It seems very unclear how current US actions in Syria achieve either of these aims, though. The status quo in Syria is that Assad holds a significant military advantage and is very slowly regaining ground. The opposition has no serious chance of reversing this position, unless the US sent in active forces. The current US shipment of weapons to the opposition is simply drawing out the war, rather than changing the outcome, and the longer the war goes on, the more people die. Assad is evil. He will kill thousands, if not tens of thousands of people, when (and I say when, not if) he wins. However, that's still less than what the continuation of this war causes, since Assad is still going to win and still going to kill those people, and you have all those extra deaths in the meantime from the process of warring.
Additionally, there is absolutely no guarantee that, even if opposition groups given military support by us managed to overthrow Assad, they would be culturally allied to our interests. The US has a long history of 'the enemy of my enemy is my friend' reasoning that almost never worked. Did the mujahideen bring about an America-friendly government after the Soviet-Afghan War? No. Instead, it brought to power a group which had strong reason to be isolationist, hostile towards major powers, and deeply ethnonationalist thanks to an ingrained revanchism.

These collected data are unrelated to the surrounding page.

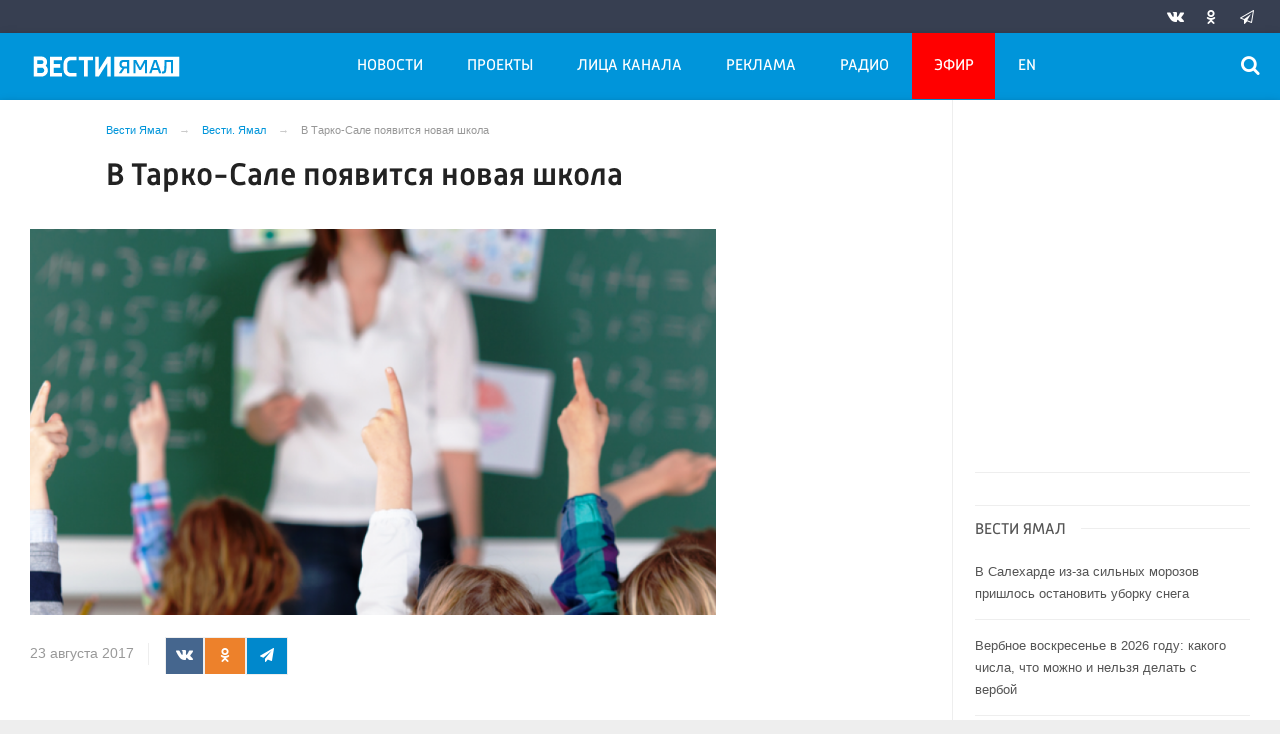

--- FILE ---
content_type: application/javascript
request_url: https://smi2.ru/counter/settings?payload=CLrNAhi4laKevjM6JDY2YWU2NjA5LTFmYjMtNDdkNC1hYmVhLTQ0MzY5N2VkM2IwZg&cb=_callbacks____0mkowk4be
body_size: 1518
content:
_callbacks____0mkowk4be("[base64]");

The US is not going to beat Assad by continuing present actions. If you want to seriously alter the political outcome in Syria, then the US needs to invade, commit ground troops for policing for a long period of time, and spend enormous amounts of money on a reconstruction programme. This would be significantly more expensive and time-consuming and American-life-endangering than Iraq, where the US did not commit sufficient troops to safeguard the rebuilding process and spent a tuppence on rebuilding the Iraqi state. If you can't commit to that, then you need to accept that US involvement is doing more harm than good, and the best possible thing the US can do is facilitate the immediate end of the war.